La guerre des méthodes ne serait-elle pas une guerre des sexes, une guerre de religion, une guerre culturelle ? Bref, une guerre qui dépasse largement la question pédagogique, mais concerne l’éducation, l’homme dont on rêve pour demain : lecture émancipatrice, lecture révolutionnaire ("libre école…") voire anarchiste, ou lecture normalisante, docilisante, lecture "bon chic bon genre, académique, voie royale d’accès à l’université ?

Et on touche aussi à une question sociale.

L’apprentissage de la lecture pour tous, donc aussi pour les oubliés, les largués, les paumés ou apprentissage d’élite ?

La question devient : "quelle est la méthode la plus adéquate pour apprendre à lire à ceux qui, le plus souvent, restent sur le carreau de l’école ?" C’est donc une question POLITIQUE !

Le positionnement social n’est pas qu’une question scolaire.

C’est quelque chose d’inhérent à toute société (et les sociétés humaines le partagent avec les sociétés animales supérieures).

Alors les enfants, les familles vont se servir de tout ce qui est à leur disposition pour se positionner : vêtement, matériel scolaire, langage, et aussi apprentissage, et aussi lecture.

Et les enseignants vont jouer le jeu, l’accentuer ou le freiner plus ou moins consciemment en fonction de leur degré de conscientisation sociopolitique, ou institutionnelle.

Vont-ils – ou non – mettre à jour dans les discussions entre enfants ces enjeux sous-jacents, plus ou moins inconscients, en tout cas non dits ?

Leur façon d’évaluer les acquis va accentuer ou non ces positionnements et les transformer en valorisations, discriminations, voire en exclusions.

1. Entrer en lecture pour un enfant touche des enjeux qui le dépassent considérablement : il y va du statut de ses parents, de leur image de soi, de leur rapport à la famille élargie, aux voisins, aux collègues de travail.
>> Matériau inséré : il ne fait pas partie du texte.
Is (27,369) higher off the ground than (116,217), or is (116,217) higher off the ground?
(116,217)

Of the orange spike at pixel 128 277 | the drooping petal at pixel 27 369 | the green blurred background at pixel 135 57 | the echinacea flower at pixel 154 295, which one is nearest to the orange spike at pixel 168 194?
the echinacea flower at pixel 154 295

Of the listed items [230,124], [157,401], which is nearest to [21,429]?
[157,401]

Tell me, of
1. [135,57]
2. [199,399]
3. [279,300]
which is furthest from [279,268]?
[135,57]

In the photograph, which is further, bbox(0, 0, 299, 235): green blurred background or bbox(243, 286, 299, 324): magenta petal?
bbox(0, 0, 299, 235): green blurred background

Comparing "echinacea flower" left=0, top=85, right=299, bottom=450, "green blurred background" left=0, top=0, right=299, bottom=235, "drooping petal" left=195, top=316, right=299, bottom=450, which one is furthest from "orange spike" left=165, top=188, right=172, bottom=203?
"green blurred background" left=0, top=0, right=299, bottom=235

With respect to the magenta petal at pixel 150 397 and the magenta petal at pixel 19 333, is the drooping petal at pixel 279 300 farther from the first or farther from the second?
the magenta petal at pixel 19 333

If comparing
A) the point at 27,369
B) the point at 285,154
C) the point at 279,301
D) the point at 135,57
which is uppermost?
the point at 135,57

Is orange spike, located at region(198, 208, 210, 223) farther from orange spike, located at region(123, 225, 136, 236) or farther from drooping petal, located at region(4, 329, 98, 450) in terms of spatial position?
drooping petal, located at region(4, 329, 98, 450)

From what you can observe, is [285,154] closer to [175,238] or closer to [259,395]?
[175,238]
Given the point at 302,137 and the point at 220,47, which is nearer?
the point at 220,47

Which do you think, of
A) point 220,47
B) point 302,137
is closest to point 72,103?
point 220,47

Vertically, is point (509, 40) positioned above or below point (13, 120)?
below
Cela touche à leur rôle de parents (bons ou mauvais) et surtout à leur positionnement social, à leur insertion culturelle dans un groupe social – la leur à l’origine, étranger éventuellement, un autre où s’intégrer, s’assimiler, ou face auquel garder son identité ou s’affirmer comme différent…

(C’est entrer en soumission ou entrer dans un processus d’émancipation, s’adapter, s’intégrer, se normaliser, apprendre à lire "contre, tout contre…" (Neumeyer).

J’entend dire qu’il y a une formidable émancipation cachée - sous le voile - des jeunes filles musulmanes à Bruxelles… et je serais curieux de savoir quel est leur rapport à la lecture et à l’écriture…)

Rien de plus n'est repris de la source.